--- DIRECTIVE ---
Copy out everything from the start of the items down to the line containing "17L33 23L42 24L46", that line included, and omit the pictures.

━━━

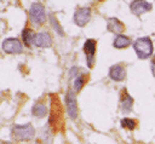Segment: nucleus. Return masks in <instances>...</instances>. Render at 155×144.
<instances>
[{
  "label": "nucleus",
  "instance_id": "f257e3e1",
  "mask_svg": "<svg viewBox=\"0 0 155 144\" xmlns=\"http://www.w3.org/2000/svg\"><path fill=\"white\" fill-rule=\"evenodd\" d=\"M133 48L139 58L145 59V58L150 57L153 53V42L149 38L143 36V38L137 39L133 42Z\"/></svg>",
  "mask_w": 155,
  "mask_h": 144
},
{
  "label": "nucleus",
  "instance_id": "f03ea898",
  "mask_svg": "<svg viewBox=\"0 0 155 144\" xmlns=\"http://www.w3.org/2000/svg\"><path fill=\"white\" fill-rule=\"evenodd\" d=\"M12 136L16 140H29V139L34 138L35 129L30 123L16 125L12 128Z\"/></svg>",
  "mask_w": 155,
  "mask_h": 144
},
{
  "label": "nucleus",
  "instance_id": "7ed1b4c3",
  "mask_svg": "<svg viewBox=\"0 0 155 144\" xmlns=\"http://www.w3.org/2000/svg\"><path fill=\"white\" fill-rule=\"evenodd\" d=\"M29 17L33 23L42 24L46 21V13H45L44 6L39 2H34L29 8Z\"/></svg>",
  "mask_w": 155,
  "mask_h": 144
},
{
  "label": "nucleus",
  "instance_id": "20e7f679",
  "mask_svg": "<svg viewBox=\"0 0 155 144\" xmlns=\"http://www.w3.org/2000/svg\"><path fill=\"white\" fill-rule=\"evenodd\" d=\"M65 104H67V111L68 115L71 120H75L78 117V102H76V96L73 90H68L65 94Z\"/></svg>",
  "mask_w": 155,
  "mask_h": 144
},
{
  "label": "nucleus",
  "instance_id": "39448f33",
  "mask_svg": "<svg viewBox=\"0 0 155 144\" xmlns=\"http://www.w3.org/2000/svg\"><path fill=\"white\" fill-rule=\"evenodd\" d=\"M22 44L16 38H8L2 42V50L6 53H21L22 52Z\"/></svg>",
  "mask_w": 155,
  "mask_h": 144
},
{
  "label": "nucleus",
  "instance_id": "423d86ee",
  "mask_svg": "<svg viewBox=\"0 0 155 144\" xmlns=\"http://www.w3.org/2000/svg\"><path fill=\"white\" fill-rule=\"evenodd\" d=\"M84 52L86 54V62L88 68H92L94 63V54H96V41L93 39H87L84 45Z\"/></svg>",
  "mask_w": 155,
  "mask_h": 144
},
{
  "label": "nucleus",
  "instance_id": "0eeeda50",
  "mask_svg": "<svg viewBox=\"0 0 155 144\" xmlns=\"http://www.w3.org/2000/svg\"><path fill=\"white\" fill-rule=\"evenodd\" d=\"M90 17H91V10H90V7H80L74 13V22L79 27H84L90 21Z\"/></svg>",
  "mask_w": 155,
  "mask_h": 144
},
{
  "label": "nucleus",
  "instance_id": "6e6552de",
  "mask_svg": "<svg viewBox=\"0 0 155 144\" xmlns=\"http://www.w3.org/2000/svg\"><path fill=\"white\" fill-rule=\"evenodd\" d=\"M51 44H52V39H51L50 34L46 31L34 34V36H33V45H35L38 47H50Z\"/></svg>",
  "mask_w": 155,
  "mask_h": 144
},
{
  "label": "nucleus",
  "instance_id": "1a4fd4ad",
  "mask_svg": "<svg viewBox=\"0 0 155 144\" xmlns=\"http://www.w3.org/2000/svg\"><path fill=\"white\" fill-rule=\"evenodd\" d=\"M149 10H151V4L145 0H133L131 2V11L137 16H139Z\"/></svg>",
  "mask_w": 155,
  "mask_h": 144
},
{
  "label": "nucleus",
  "instance_id": "9d476101",
  "mask_svg": "<svg viewBox=\"0 0 155 144\" xmlns=\"http://www.w3.org/2000/svg\"><path fill=\"white\" fill-rule=\"evenodd\" d=\"M109 76L114 81H122L126 77V70L121 64H115L109 70Z\"/></svg>",
  "mask_w": 155,
  "mask_h": 144
},
{
  "label": "nucleus",
  "instance_id": "9b49d317",
  "mask_svg": "<svg viewBox=\"0 0 155 144\" xmlns=\"http://www.w3.org/2000/svg\"><path fill=\"white\" fill-rule=\"evenodd\" d=\"M107 28L111 33H121V31H124V24L117 18H114V17H111V18L108 19Z\"/></svg>",
  "mask_w": 155,
  "mask_h": 144
},
{
  "label": "nucleus",
  "instance_id": "f8f14e48",
  "mask_svg": "<svg viewBox=\"0 0 155 144\" xmlns=\"http://www.w3.org/2000/svg\"><path fill=\"white\" fill-rule=\"evenodd\" d=\"M132 105H133V99L130 94L125 93L121 97V109L124 113H130L132 110Z\"/></svg>",
  "mask_w": 155,
  "mask_h": 144
},
{
  "label": "nucleus",
  "instance_id": "ddd939ff",
  "mask_svg": "<svg viewBox=\"0 0 155 144\" xmlns=\"http://www.w3.org/2000/svg\"><path fill=\"white\" fill-rule=\"evenodd\" d=\"M114 47L116 48H125L130 45V39L125 35H117L115 39H114V42H113Z\"/></svg>",
  "mask_w": 155,
  "mask_h": 144
},
{
  "label": "nucleus",
  "instance_id": "4468645a",
  "mask_svg": "<svg viewBox=\"0 0 155 144\" xmlns=\"http://www.w3.org/2000/svg\"><path fill=\"white\" fill-rule=\"evenodd\" d=\"M31 113H33V115H35L36 117H44V116L47 114V108H46L45 104H42V103H36V104L33 106Z\"/></svg>",
  "mask_w": 155,
  "mask_h": 144
},
{
  "label": "nucleus",
  "instance_id": "2eb2a0df",
  "mask_svg": "<svg viewBox=\"0 0 155 144\" xmlns=\"http://www.w3.org/2000/svg\"><path fill=\"white\" fill-rule=\"evenodd\" d=\"M33 36H34V34H33L31 29H29V28H25L23 30V33H22L23 41H24V44L27 46H30V44H33Z\"/></svg>",
  "mask_w": 155,
  "mask_h": 144
},
{
  "label": "nucleus",
  "instance_id": "dca6fc26",
  "mask_svg": "<svg viewBox=\"0 0 155 144\" xmlns=\"http://www.w3.org/2000/svg\"><path fill=\"white\" fill-rule=\"evenodd\" d=\"M121 126H122L124 128H127V129L132 131V129H134V128H136L137 122H136L133 119H130V117H124V119L121 120Z\"/></svg>",
  "mask_w": 155,
  "mask_h": 144
},
{
  "label": "nucleus",
  "instance_id": "f3484780",
  "mask_svg": "<svg viewBox=\"0 0 155 144\" xmlns=\"http://www.w3.org/2000/svg\"><path fill=\"white\" fill-rule=\"evenodd\" d=\"M85 81H86L85 75H78V76L75 77V81H74V90H75L76 92H79V91L82 88Z\"/></svg>",
  "mask_w": 155,
  "mask_h": 144
},
{
  "label": "nucleus",
  "instance_id": "a211bd4d",
  "mask_svg": "<svg viewBox=\"0 0 155 144\" xmlns=\"http://www.w3.org/2000/svg\"><path fill=\"white\" fill-rule=\"evenodd\" d=\"M50 21H51V24H52V27L54 28V30H56L59 35H63V30H62L61 25L58 24V22H57V19H56V17H54L53 15H50Z\"/></svg>",
  "mask_w": 155,
  "mask_h": 144
},
{
  "label": "nucleus",
  "instance_id": "6ab92c4d",
  "mask_svg": "<svg viewBox=\"0 0 155 144\" xmlns=\"http://www.w3.org/2000/svg\"><path fill=\"white\" fill-rule=\"evenodd\" d=\"M151 73H153V75H154V77H155V58H153L151 59Z\"/></svg>",
  "mask_w": 155,
  "mask_h": 144
},
{
  "label": "nucleus",
  "instance_id": "aec40b11",
  "mask_svg": "<svg viewBox=\"0 0 155 144\" xmlns=\"http://www.w3.org/2000/svg\"><path fill=\"white\" fill-rule=\"evenodd\" d=\"M1 144H11V143H8V142H2Z\"/></svg>",
  "mask_w": 155,
  "mask_h": 144
},
{
  "label": "nucleus",
  "instance_id": "412c9836",
  "mask_svg": "<svg viewBox=\"0 0 155 144\" xmlns=\"http://www.w3.org/2000/svg\"><path fill=\"white\" fill-rule=\"evenodd\" d=\"M36 144H42V143H39V142H38V143H36Z\"/></svg>",
  "mask_w": 155,
  "mask_h": 144
}]
</instances>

━━━

--- TASK SOLUTION ---
Segment: nucleus. Return masks in <instances>...</instances>. Render at 155×144.
<instances>
[{
  "label": "nucleus",
  "instance_id": "f257e3e1",
  "mask_svg": "<svg viewBox=\"0 0 155 144\" xmlns=\"http://www.w3.org/2000/svg\"><path fill=\"white\" fill-rule=\"evenodd\" d=\"M133 48L139 58L145 59V58L150 57L153 53V42L149 38L143 36V38L137 39L133 42Z\"/></svg>",
  "mask_w": 155,
  "mask_h": 144
},
{
  "label": "nucleus",
  "instance_id": "f03ea898",
  "mask_svg": "<svg viewBox=\"0 0 155 144\" xmlns=\"http://www.w3.org/2000/svg\"><path fill=\"white\" fill-rule=\"evenodd\" d=\"M12 136L16 140H29V139L34 138L35 129L30 123L16 125L12 128Z\"/></svg>",
  "mask_w": 155,
  "mask_h": 144
},
{
  "label": "nucleus",
  "instance_id": "7ed1b4c3",
  "mask_svg": "<svg viewBox=\"0 0 155 144\" xmlns=\"http://www.w3.org/2000/svg\"><path fill=\"white\" fill-rule=\"evenodd\" d=\"M29 17L33 23L42 24L46 21V13H45L44 6L39 2H34L29 8Z\"/></svg>",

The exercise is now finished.